WORK REQUIRED: Please transcribe the records precisely; pictures stay out of your copy.

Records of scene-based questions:
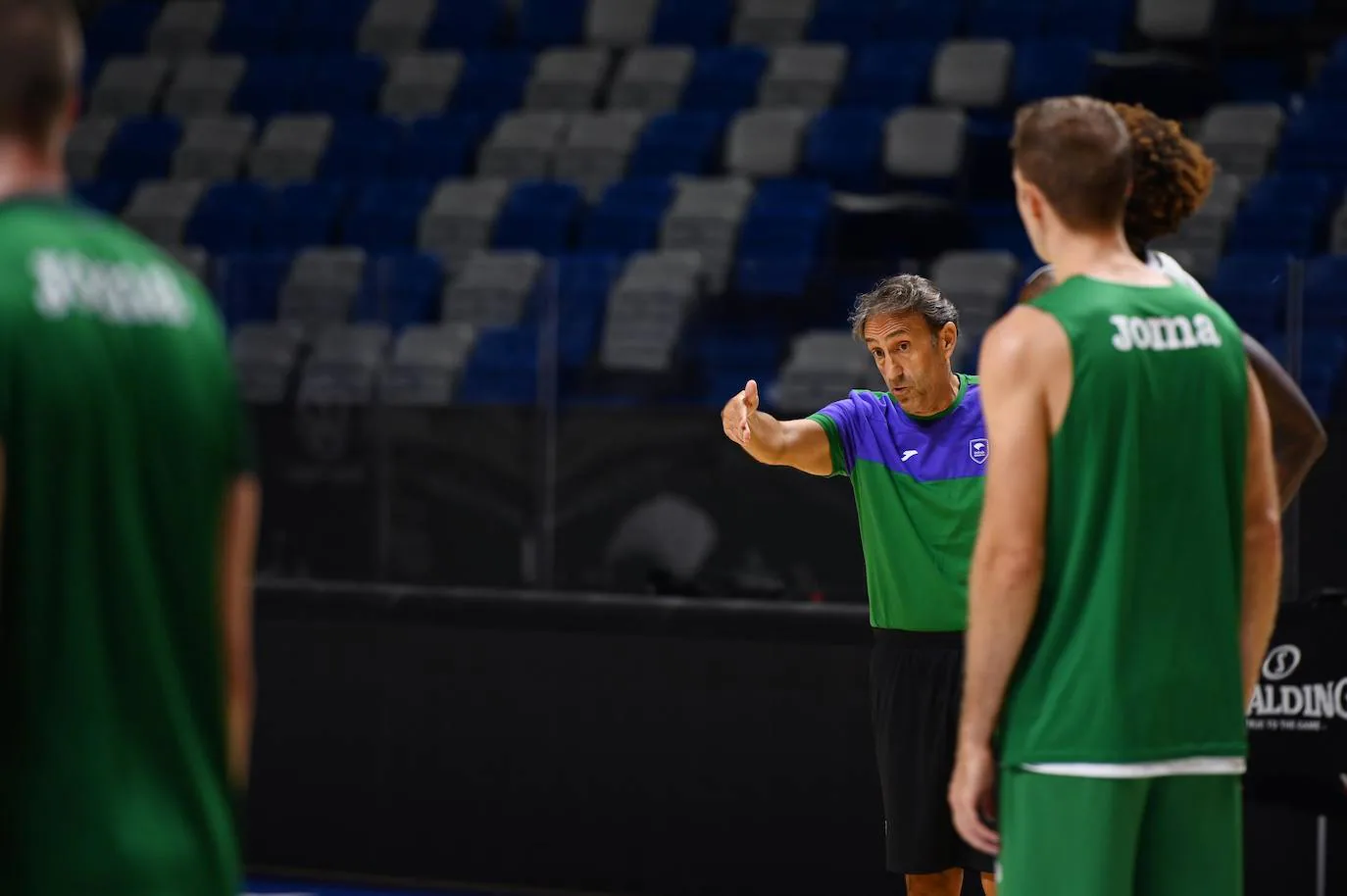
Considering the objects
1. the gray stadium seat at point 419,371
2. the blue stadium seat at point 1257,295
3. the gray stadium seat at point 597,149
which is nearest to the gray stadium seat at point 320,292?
the gray stadium seat at point 419,371

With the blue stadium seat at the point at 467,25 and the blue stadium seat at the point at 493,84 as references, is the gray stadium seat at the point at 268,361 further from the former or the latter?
the blue stadium seat at the point at 467,25

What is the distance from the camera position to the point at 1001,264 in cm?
828

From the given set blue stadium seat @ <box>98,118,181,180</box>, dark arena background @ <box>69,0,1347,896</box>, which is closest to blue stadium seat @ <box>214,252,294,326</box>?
dark arena background @ <box>69,0,1347,896</box>

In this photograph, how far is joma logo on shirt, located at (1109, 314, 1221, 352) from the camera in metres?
2.98

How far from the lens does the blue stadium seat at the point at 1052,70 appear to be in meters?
12.0

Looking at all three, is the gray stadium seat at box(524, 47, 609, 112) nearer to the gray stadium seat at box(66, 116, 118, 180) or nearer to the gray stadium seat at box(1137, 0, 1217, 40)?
the gray stadium seat at box(66, 116, 118, 180)

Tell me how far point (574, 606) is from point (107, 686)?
542cm

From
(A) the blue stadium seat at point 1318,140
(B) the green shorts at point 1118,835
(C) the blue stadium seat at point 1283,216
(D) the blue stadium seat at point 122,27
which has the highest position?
(D) the blue stadium seat at point 122,27

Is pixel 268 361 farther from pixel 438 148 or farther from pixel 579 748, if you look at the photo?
pixel 438 148

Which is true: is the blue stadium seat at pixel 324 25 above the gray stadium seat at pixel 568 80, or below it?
above

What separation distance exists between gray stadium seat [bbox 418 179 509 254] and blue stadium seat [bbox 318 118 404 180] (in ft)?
4.10

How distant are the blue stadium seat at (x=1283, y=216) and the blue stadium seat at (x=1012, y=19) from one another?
2983 mm

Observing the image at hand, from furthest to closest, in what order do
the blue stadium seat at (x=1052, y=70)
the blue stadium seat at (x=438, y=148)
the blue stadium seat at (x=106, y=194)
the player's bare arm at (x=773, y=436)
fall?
the blue stadium seat at (x=106, y=194)
the blue stadium seat at (x=438, y=148)
the blue stadium seat at (x=1052, y=70)
the player's bare arm at (x=773, y=436)

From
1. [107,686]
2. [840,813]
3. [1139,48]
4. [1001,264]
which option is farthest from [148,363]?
[1139,48]
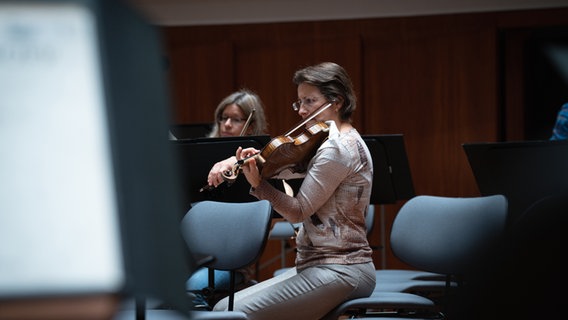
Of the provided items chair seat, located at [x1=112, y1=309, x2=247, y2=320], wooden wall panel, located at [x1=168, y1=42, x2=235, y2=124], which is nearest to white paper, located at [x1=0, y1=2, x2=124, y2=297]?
chair seat, located at [x1=112, y1=309, x2=247, y2=320]

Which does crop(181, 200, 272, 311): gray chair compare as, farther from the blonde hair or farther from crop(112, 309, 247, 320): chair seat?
the blonde hair

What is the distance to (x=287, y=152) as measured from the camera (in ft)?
8.60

ANSWER BELOW:
Considering the objects
1. the gray stadium seat at point 419,371
2. the blue stadium seat at point 1257,295
3. the gray stadium seat at point 597,149
which is nearest to the gray stadium seat at point 320,292?
the gray stadium seat at point 419,371

With the blue stadium seat at the point at 467,25 and the blue stadium seat at the point at 493,84 as references, is the gray stadium seat at the point at 268,361 further from the former or the latter?
the blue stadium seat at the point at 467,25

What is the distance from the camera position to the point at 1001,264 in cm?
828

From the given set blue stadium seat @ <box>98,118,181,180</box>, dark arena background @ <box>69,0,1347,896</box>, which is closest to blue stadium seat @ <box>214,252,294,326</box>?
dark arena background @ <box>69,0,1347,896</box>

In this photograph, how far is joma logo on shirt, located at (1109, 314, 1221, 352) from the camera in metres?
2.98

How far from the lens does the blue stadium seat at the point at 1052,70 appear to be in meters?
12.0

Looking at all three, is the gray stadium seat at box(524, 47, 609, 112) nearer to the gray stadium seat at box(66, 116, 118, 180) or nearer to the gray stadium seat at box(1137, 0, 1217, 40)?
the gray stadium seat at box(66, 116, 118, 180)

Tell me how far point (574, 606) is from point (107, 686)?
542cm

From
(A) the blue stadium seat at point 1318,140
(B) the green shorts at point 1118,835
(C) the blue stadium seat at point 1283,216
(D) the blue stadium seat at point 122,27
which has the highest position?
(D) the blue stadium seat at point 122,27

Is pixel 268 361 farther from pixel 438 148 or farther from pixel 579 748, if you look at the photo?
pixel 438 148

Which is true: is the blue stadium seat at pixel 324 25 above the gray stadium seat at pixel 568 80, or below it?
above

What separation distance exists between gray stadium seat [bbox 418 179 509 254] and blue stadium seat [bbox 318 118 404 180] (in ft)?
4.10

How distant are the blue stadium seat at (x=1283, y=216) and the blue stadium seat at (x=1012, y=19) from one another?
2983 mm

Observing the image at hand, from furthest to closest, in what order do
the blue stadium seat at (x=1052, y=70)
the blue stadium seat at (x=438, y=148)
the blue stadium seat at (x=106, y=194)
the player's bare arm at (x=773, y=436)
fall?
the blue stadium seat at (x=106, y=194)
the blue stadium seat at (x=438, y=148)
the blue stadium seat at (x=1052, y=70)
the player's bare arm at (x=773, y=436)

From
1. [107,686]
2. [840,813]
3. [1139,48]
4. [1001,264]
which option is farthest from [148,363]?
[1139,48]
Of the provided items chair seat, located at [x1=112, y1=309, x2=247, y2=320], wooden wall panel, located at [x1=168, y1=42, x2=235, y2=124], which is nearest to white paper, located at [x1=0, y1=2, x2=124, y2=297]?
chair seat, located at [x1=112, y1=309, x2=247, y2=320]

Which does crop(181, 200, 272, 311): gray chair compare as, farther from the blonde hair or farther from crop(112, 309, 247, 320): chair seat?
the blonde hair

What is the distance to (x=287, y=152) as measured from the camera (in ft)?
8.60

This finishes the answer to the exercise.